Recorded data:
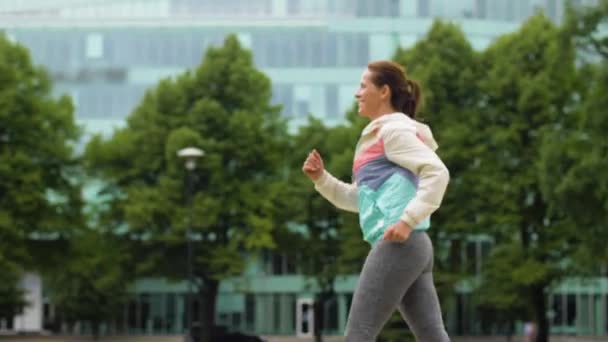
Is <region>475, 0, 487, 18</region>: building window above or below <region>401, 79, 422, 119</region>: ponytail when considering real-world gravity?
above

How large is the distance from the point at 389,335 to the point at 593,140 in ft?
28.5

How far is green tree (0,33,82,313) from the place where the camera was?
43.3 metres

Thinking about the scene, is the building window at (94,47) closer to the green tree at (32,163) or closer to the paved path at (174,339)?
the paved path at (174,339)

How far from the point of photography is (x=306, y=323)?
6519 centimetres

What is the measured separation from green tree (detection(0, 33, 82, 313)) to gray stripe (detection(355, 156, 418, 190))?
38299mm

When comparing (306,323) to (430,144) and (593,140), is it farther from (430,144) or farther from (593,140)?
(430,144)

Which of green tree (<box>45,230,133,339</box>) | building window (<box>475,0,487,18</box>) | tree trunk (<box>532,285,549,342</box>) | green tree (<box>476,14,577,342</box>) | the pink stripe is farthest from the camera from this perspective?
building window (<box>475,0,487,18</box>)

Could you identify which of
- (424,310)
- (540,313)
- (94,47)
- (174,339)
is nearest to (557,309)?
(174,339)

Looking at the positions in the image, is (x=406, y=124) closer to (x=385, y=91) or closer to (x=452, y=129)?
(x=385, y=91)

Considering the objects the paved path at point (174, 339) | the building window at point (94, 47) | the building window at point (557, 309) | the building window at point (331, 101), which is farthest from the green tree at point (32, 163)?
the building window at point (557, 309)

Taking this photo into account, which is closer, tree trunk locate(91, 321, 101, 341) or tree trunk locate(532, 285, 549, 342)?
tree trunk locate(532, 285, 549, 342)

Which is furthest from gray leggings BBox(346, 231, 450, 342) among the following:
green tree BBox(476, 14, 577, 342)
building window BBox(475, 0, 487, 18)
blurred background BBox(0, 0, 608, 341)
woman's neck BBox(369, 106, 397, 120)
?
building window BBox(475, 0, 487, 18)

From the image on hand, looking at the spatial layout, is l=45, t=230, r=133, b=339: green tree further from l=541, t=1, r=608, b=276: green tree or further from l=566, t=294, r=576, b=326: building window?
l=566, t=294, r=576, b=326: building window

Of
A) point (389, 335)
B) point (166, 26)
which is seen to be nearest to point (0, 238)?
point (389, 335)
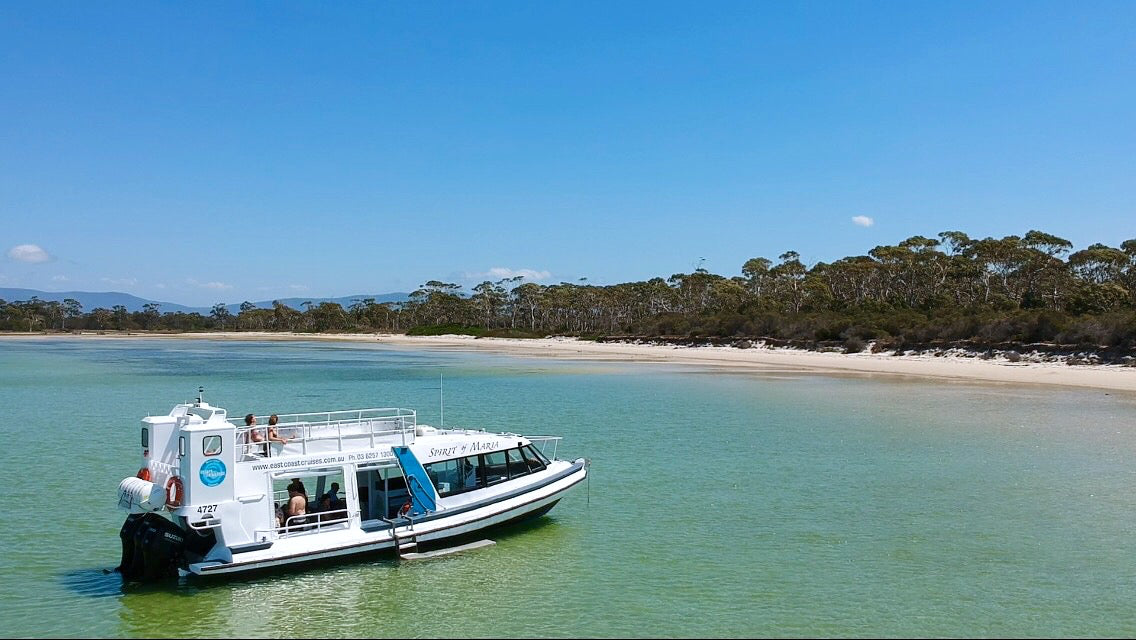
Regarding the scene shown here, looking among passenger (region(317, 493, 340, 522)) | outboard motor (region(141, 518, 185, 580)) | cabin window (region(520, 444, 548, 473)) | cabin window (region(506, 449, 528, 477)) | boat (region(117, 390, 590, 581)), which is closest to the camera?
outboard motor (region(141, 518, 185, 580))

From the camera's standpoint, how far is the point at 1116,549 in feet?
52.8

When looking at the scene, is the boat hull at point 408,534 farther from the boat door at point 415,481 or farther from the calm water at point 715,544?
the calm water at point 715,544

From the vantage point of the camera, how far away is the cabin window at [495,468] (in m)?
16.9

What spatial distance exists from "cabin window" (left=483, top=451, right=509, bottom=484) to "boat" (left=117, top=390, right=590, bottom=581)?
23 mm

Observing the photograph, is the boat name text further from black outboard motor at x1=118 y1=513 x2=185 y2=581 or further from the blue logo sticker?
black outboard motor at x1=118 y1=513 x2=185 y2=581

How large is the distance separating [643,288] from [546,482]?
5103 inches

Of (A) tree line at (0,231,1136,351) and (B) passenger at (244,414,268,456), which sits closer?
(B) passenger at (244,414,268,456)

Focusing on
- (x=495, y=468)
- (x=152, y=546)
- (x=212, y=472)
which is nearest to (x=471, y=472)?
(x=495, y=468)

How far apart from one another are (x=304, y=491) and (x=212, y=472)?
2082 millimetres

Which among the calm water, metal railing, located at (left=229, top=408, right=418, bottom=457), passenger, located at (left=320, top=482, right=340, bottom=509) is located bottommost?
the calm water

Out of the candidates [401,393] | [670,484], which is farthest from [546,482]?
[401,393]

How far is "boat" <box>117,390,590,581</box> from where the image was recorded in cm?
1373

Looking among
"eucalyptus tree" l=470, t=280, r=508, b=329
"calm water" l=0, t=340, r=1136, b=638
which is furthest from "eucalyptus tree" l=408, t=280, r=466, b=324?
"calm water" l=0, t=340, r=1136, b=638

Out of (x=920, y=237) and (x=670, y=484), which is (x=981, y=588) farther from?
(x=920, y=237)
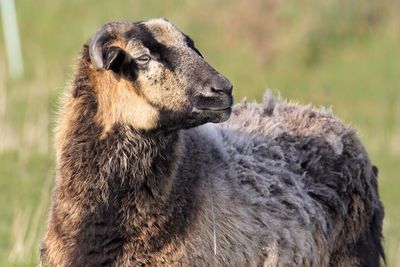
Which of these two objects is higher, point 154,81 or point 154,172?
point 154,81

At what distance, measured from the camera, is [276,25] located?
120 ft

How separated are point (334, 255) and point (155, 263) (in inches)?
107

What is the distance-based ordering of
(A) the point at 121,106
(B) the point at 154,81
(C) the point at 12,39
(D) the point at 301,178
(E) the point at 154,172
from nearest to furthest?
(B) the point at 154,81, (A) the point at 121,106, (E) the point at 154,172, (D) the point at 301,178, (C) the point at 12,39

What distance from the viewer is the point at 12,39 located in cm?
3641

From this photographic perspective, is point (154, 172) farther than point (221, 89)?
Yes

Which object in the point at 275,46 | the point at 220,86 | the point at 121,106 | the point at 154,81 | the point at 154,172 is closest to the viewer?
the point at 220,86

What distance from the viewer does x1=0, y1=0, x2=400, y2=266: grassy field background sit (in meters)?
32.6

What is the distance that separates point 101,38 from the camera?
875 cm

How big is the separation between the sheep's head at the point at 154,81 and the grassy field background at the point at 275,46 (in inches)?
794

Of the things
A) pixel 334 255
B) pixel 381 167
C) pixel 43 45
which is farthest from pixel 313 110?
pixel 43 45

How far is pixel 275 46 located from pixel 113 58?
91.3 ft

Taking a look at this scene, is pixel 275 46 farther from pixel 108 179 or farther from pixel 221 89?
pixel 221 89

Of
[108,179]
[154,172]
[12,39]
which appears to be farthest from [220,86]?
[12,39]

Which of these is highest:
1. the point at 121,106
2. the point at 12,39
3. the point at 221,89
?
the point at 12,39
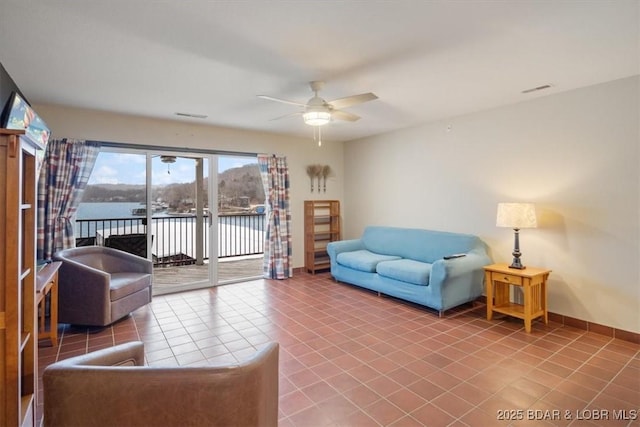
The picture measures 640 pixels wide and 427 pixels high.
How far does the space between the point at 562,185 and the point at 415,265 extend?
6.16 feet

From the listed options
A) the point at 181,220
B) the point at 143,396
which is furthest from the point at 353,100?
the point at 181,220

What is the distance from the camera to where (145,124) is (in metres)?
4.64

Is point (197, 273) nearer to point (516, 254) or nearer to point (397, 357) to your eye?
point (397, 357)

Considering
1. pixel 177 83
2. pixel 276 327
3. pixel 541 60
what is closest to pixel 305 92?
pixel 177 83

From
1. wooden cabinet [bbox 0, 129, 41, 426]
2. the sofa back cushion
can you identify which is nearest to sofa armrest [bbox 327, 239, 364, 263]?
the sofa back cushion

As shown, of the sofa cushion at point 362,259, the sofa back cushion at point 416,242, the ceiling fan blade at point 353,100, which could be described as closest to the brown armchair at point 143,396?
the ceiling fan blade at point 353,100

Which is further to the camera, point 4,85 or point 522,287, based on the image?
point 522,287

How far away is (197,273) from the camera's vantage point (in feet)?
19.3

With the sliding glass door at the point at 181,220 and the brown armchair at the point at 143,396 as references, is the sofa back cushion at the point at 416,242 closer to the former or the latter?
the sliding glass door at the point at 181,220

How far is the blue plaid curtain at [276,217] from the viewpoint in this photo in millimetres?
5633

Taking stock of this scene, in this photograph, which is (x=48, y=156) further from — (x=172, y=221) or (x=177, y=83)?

→ **Problem to solve**: Reproduce all of the material above word for word. Omit the pictures.

→ **Correct answer**:
Is <region>475, 0, 487, 18</region>: building window above or below <region>401, 79, 422, 119</region>: ponytail when considering real-world gravity?
above

How large is the distance from the point at 389,335 to the point at 593,140 in ft?
28.5

How far is green tree (0,33,82,313) from the place where the camera was?
43.3 metres

Thinking about the scene, is the building window at (94,47) closer to the green tree at (32,163) or closer to the paved path at (174,339)?
the paved path at (174,339)

How far from the point of photography is (x=306, y=323)?
6519 centimetres

What is the measured separation from green tree (detection(0, 33, 82, 313)) to gray stripe (detection(355, 156, 418, 190))?
38299mm

When comparing (306,323) to (430,144) and (593,140), is it farther from (430,144) or farther from (593,140)?
(430,144)

Which of green tree (<box>45,230,133,339</box>) | building window (<box>475,0,487,18</box>) | tree trunk (<box>532,285,549,342</box>) | green tree (<box>476,14,577,342</box>) | the pink stripe is farthest from the camera from this perspective?
building window (<box>475,0,487,18</box>)

Could you identify which of
- (424,310)
- (540,313)
- (94,47)
- (174,339)
is nearest to (557,309)?
(174,339)

Looking at the positions in the image, is (x=406, y=124) closer to (x=385, y=91) or closer to (x=452, y=129)?
(x=385, y=91)

Considering the objects the paved path at point (174, 339) | the building window at point (94, 47) | the building window at point (557, 309) | the building window at point (331, 101), which is farthest from the green tree at point (32, 163)?
the building window at point (557, 309)

Taking this photo into account, which is closer, tree trunk locate(91, 321, 101, 341) or tree trunk locate(532, 285, 549, 342)?
tree trunk locate(532, 285, 549, 342)

Which is furthest from gray leggings BBox(346, 231, 450, 342) among the following:
green tree BBox(476, 14, 577, 342)
building window BBox(475, 0, 487, 18)
blurred background BBox(0, 0, 608, 341)
woman's neck BBox(369, 106, 397, 120)
?
building window BBox(475, 0, 487, 18)

From the image on hand, looking at the spatial layout, is l=45, t=230, r=133, b=339: green tree further from l=541, t=1, r=608, b=276: green tree or further from l=566, t=294, r=576, b=326: building window?
l=566, t=294, r=576, b=326: building window

Of
A) point (389, 335)
B) point (166, 26)
which is seen to be nearest to point (0, 238)?
point (389, 335)
Regarding the scene shown here, looking among passenger (region(317, 493, 340, 522)) | outboard motor (region(141, 518, 185, 580)) | cabin window (region(520, 444, 548, 473)) | cabin window (region(506, 449, 528, 477)) | boat (region(117, 390, 590, 581)), which is closest to the camera?
outboard motor (region(141, 518, 185, 580))

From the camera's standpoint, how far is the point at 1116,549 in feet?
52.8

When looking at the scene, is the boat hull at point 408,534 farther from the boat door at point 415,481 or farther from the calm water at point 715,544?
the calm water at point 715,544

From the vantage point of the camera, how far away is the cabin window at [495,468] (in m)?
16.9

What spatial distance exists from "cabin window" (left=483, top=451, right=509, bottom=484) to "boat" (left=117, top=390, right=590, bottom=581)?
23 mm

Observing the photograph, is the boat name text further from black outboard motor at x1=118 y1=513 x2=185 y2=581 or further from the blue logo sticker?
black outboard motor at x1=118 y1=513 x2=185 y2=581

How large is the distance separating [643,288] from [546,482]?
5103 inches

Of (A) tree line at (0,231,1136,351) and (B) passenger at (244,414,268,456), which sits closer?
(B) passenger at (244,414,268,456)

Focusing on
- (x=495, y=468)
- (x=152, y=546)
- (x=212, y=472)
which is nearest to (x=471, y=472)?
(x=495, y=468)

How far apart from one another are (x=304, y=491) and (x=212, y=472)?
2082 millimetres

Which among the calm water, metal railing, located at (left=229, top=408, right=418, bottom=457), passenger, located at (left=320, top=482, right=340, bottom=509) is located bottommost?
the calm water

Out of the candidates [401,393] | [670,484], which is farthest from [546,482]?
[401,393]

How far is "boat" <box>117,390,590,581</box> from where the image was recorded in cm?
1373

Looking among
"eucalyptus tree" l=470, t=280, r=508, b=329
"calm water" l=0, t=340, r=1136, b=638
which is furthest from "eucalyptus tree" l=408, t=280, r=466, b=324?
"calm water" l=0, t=340, r=1136, b=638

Out of (x=920, y=237) and (x=670, y=484), which is (x=981, y=588) farther from?
(x=920, y=237)
Which of these two objects is higher, point 154,81 or point 154,172?
point 154,81

At what distance, measured from the camera, is [276,25] located?
120 ft

How separated are point (334, 255) and point (155, 263) (in inches)?
107

What is the distance-based ordering of
(A) the point at 121,106
(B) the point at 154,81
(C) the point at 12,39
(D) the point at 301,178
(E) the point at 154,172
from nearest to furthest?
(B) the point at 154,81, (A) the point at 121,106, (E) the point at 154,172, (D) the point at 301,178, (C) the point at 12,39

What distance from the viewer is the point at 12,39 located in cm?
3641

From this photographic perspective, is point (154, 172) farther than point (221, 89)?
Yes

Which object in the point at 275,46 | the point at 220,86 | the point at 121,106 | the point at 154,81 | the point at 154,172 is closest to the viewer?
the point at 220,86

What distance from the viewer does x1=0, y1=0, x2=400, y2=266: grassy field background sit (in meters)?
32.6

What is the distance that separates point 101,38 from the camera?
875 cm

How big is the separation between the sheep's head at the point at 154,81 and the grassy field background at the point at 275,46 (in inches)?
794

Of the things
A) pixel 334 255
B) pixel 381 167
C) pixel 43 45
which is farthest from pixel 313 110?
pixel 43 45

How far is pixel 275 46 located from pixel 113 58?
91.3 ft

Taking a look at this scene, is pixel 275 46 farther from pixel 108 179 or farther from pixel 221 89?
pixel 221 89

Of
[108,179]
[154,172]
[12,39]
which appears to be farthest from [220,86]?
[12,39]

Which of these is highest:
1. the point at 121,106
2. the point at 12,39
3. the point at 221,89
?
the point at 12,39
The picture measures 640 pixels wide and 427 pixels high.
How far does the space between the point at 562,185 and the point at 415,265 extend?
6.16 feet

From the listed options
A) the point at 181,220
B) the point at 143,396
which is furthest from the point at 353,100?
the point at 181,220

What is the distance from the camera to where (145,124) is (in metres)?
4.64

Is point (197, 273) nearer to point (516, 254) or nearer to point (397, 357) to your eye?
point (397, 357)

Considering
1. pixel 177 83
2. pixel 276 327
3. pixel 541 60
what is closest to pixel 305 92?
pixel 177 83

From
1. wooden cabinet [bbox 0, 129, 41, 426]
2. the sofa back cushion
can you identify which is nearest to sofa armrest [bbox 327, 239, 364, 263]?
the sofa back cushion

As shown, of the sofa cushion at point 362,259, the sofa back cushion at point 416,242, the ceiling fan blade at point 353,100, which could be described as closest to the brown armchair at point 143,396?
the ceiling fan blade at point 353,100

Which is further to the camera, point 4,85 or point 522,287, based on the image?
point 522,287

How far away is (197,273) from the camera's vantage point (in feet)?
19.3

With the sliding glass door at the point at 181,220 and the brown armchair at the point at 143,396 as references, is the sofa back cushion at the point at 416,242 closer to the former or the latter?
the sliding glass door at the point at 181,220

How far is the blue plaid curtain at [276,217] from the viewpoint in this photo in millimetres?
5633

Taking stock of this scene, in this photograph, which is (x=48, y=156) further from — (x=172, y=221) or (x=177, y=83)?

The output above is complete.